Brief> Exact copies of the lines from the line containing "Researchers developed an" through the last line of the entries below are the whole answer.
START Exercise data
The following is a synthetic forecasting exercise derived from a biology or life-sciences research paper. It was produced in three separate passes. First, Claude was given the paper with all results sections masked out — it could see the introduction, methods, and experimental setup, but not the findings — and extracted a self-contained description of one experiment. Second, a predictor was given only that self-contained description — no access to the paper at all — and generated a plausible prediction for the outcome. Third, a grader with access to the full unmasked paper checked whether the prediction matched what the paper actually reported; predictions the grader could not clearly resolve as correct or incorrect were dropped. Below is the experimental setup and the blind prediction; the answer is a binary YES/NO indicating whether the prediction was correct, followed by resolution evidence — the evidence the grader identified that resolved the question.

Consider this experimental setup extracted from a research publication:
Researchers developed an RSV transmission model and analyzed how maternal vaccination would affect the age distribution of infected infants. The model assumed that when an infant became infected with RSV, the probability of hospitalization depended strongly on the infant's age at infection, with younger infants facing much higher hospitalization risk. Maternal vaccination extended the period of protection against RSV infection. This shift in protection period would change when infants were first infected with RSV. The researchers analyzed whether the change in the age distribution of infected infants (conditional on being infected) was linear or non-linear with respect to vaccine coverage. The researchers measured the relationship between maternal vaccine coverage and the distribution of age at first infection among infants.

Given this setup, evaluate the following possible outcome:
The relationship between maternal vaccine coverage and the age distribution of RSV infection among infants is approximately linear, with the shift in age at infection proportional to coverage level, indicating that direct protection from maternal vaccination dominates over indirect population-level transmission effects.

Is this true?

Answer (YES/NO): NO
END Exercise data
Solution for this problem>
Researchers developed an RSV transmission model and analyzed how maternal vaccination would affect the age distribution of infected infants. The model assumed that when an infant became infected with RSV, the probability of hospitalization depended strongly on the infant's age at infection, with younger infants facing much higher hospitalization risk. Maternal vaccination extended the period of protection against RSV infection. This shift in protection period would change when infants were first infected with RSV. The researchers analyzed whether the change in the age distribution of infected infants (conditional on being infected) was linear or non-linear with respect to vaccine coverage. The researchers measured the relationship between maternal vaccine coverage and the distribution of age at first infection among infants.

Given this setup, evaluate the following possible outcome:
The relationship between maternal vaccine coverage and the age distribution of RSV infection among infants is approximately linear, with the shift in age at infection proportional to coverage level, indicating that direct protection from maternal vaccination dominates over indirect population-level transmission effects.

Is this true?

Answer (YES/NO): NO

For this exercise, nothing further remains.